● EXERCISE INSTRUCTIONS: Can you copy every one of the records below character for character, leaving the pictures out of your answer?

● MATERIAL PROVIDED:
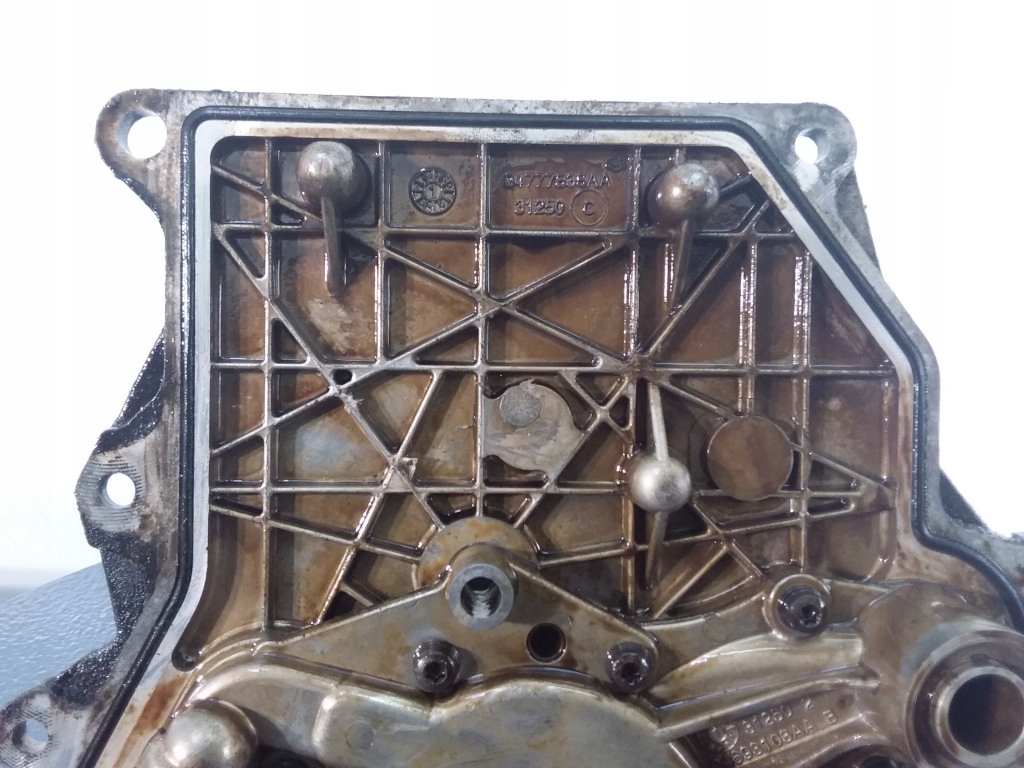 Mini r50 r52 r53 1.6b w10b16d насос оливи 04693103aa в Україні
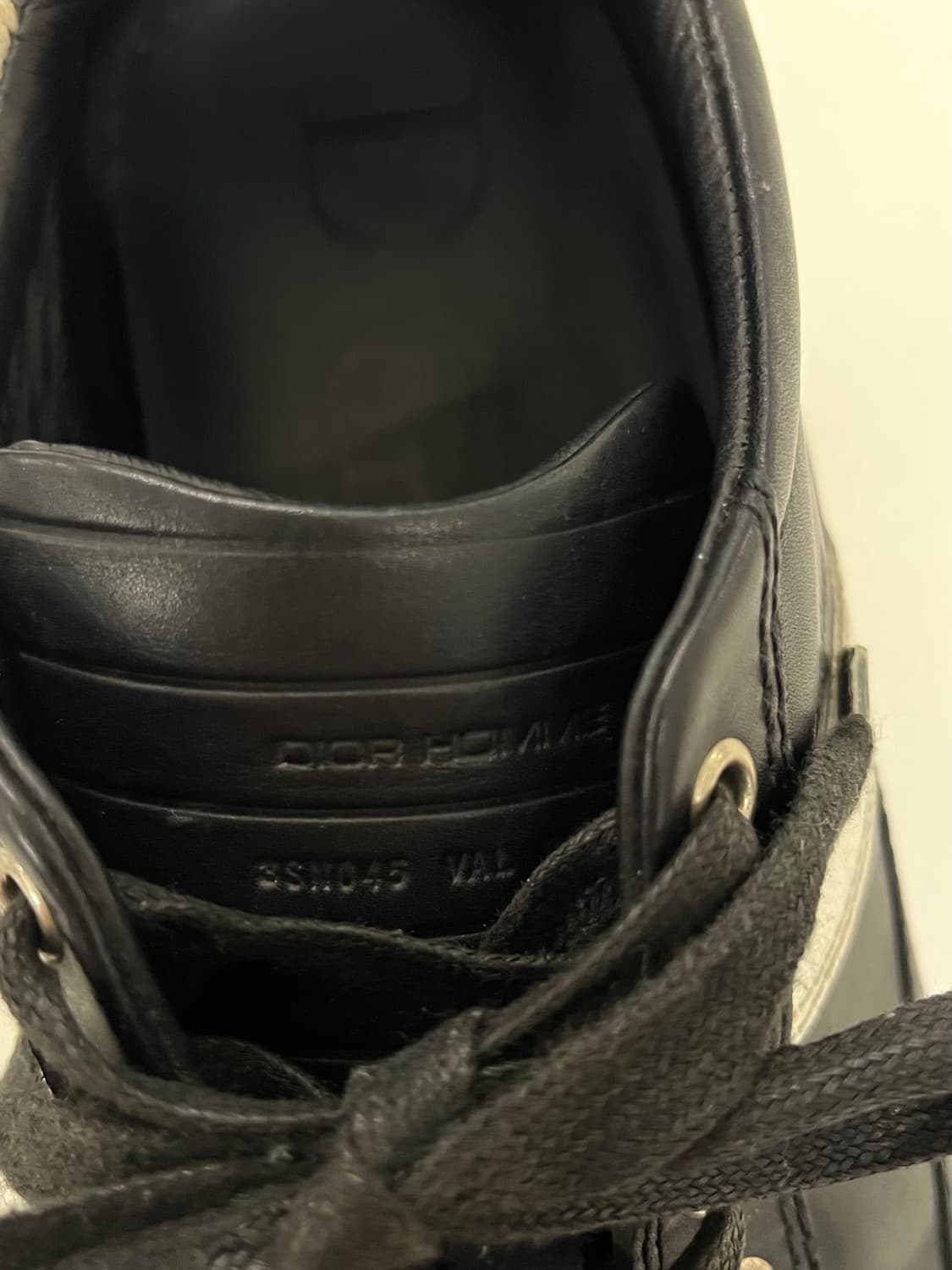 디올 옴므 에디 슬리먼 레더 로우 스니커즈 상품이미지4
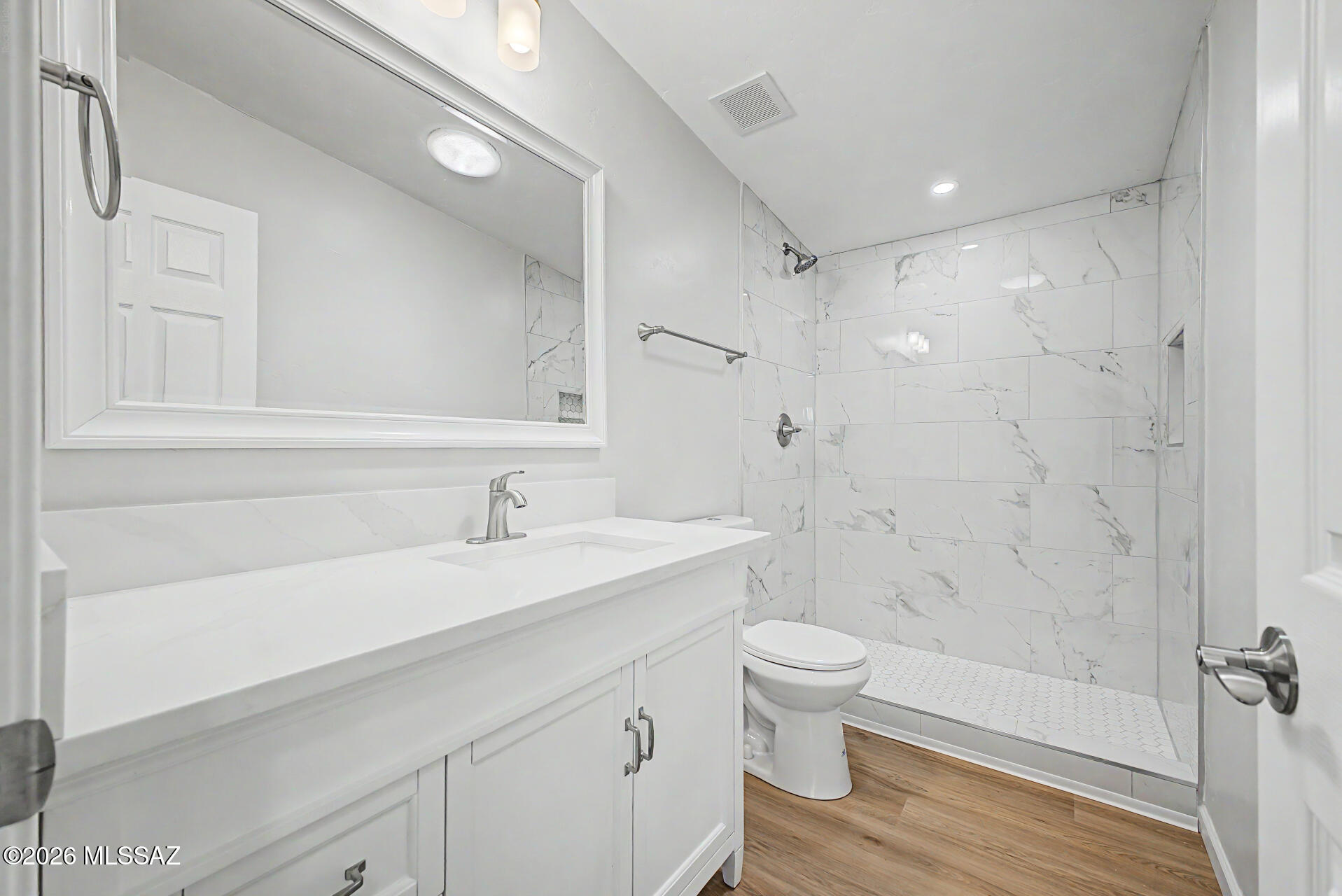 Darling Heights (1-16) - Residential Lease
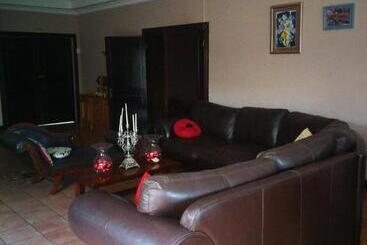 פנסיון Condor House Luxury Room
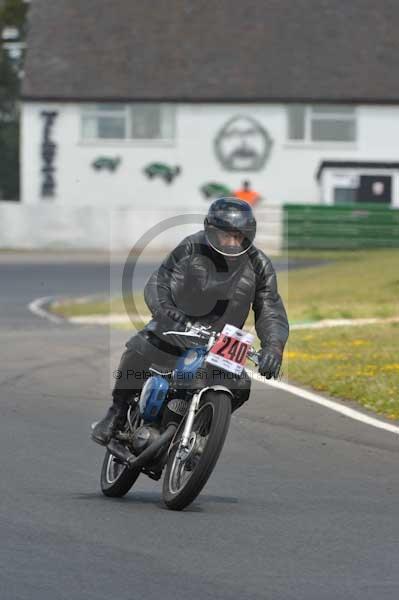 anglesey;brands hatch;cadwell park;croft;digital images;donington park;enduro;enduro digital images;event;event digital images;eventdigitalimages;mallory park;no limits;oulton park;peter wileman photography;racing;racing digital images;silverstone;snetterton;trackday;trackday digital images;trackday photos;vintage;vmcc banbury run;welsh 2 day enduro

● EXERCISE RESPONSE:
 Mini r50 r52 r53 1.6b w10b16d насос оливи 04693103aa в Україні
 디올 옴므 에디 슬리먼 레더 로우 스니커즈 상품이미지4
 Darling Heights (1-16) - Residential Lease
 פנסיון Condor House Luxury Room
 anglesey;brands hatch;cadwell park;croft;digital images;donington park;enduro;enduro digital images;event;event digital images;eventdigitalimages;mallory park;no limits;oulton park;peter wileman photography;racing;racing digital images;silverstone;snetterton;trackday;trackday digital images;trackday photos;vintage;vmcc banbury run;welsh 2 day enduro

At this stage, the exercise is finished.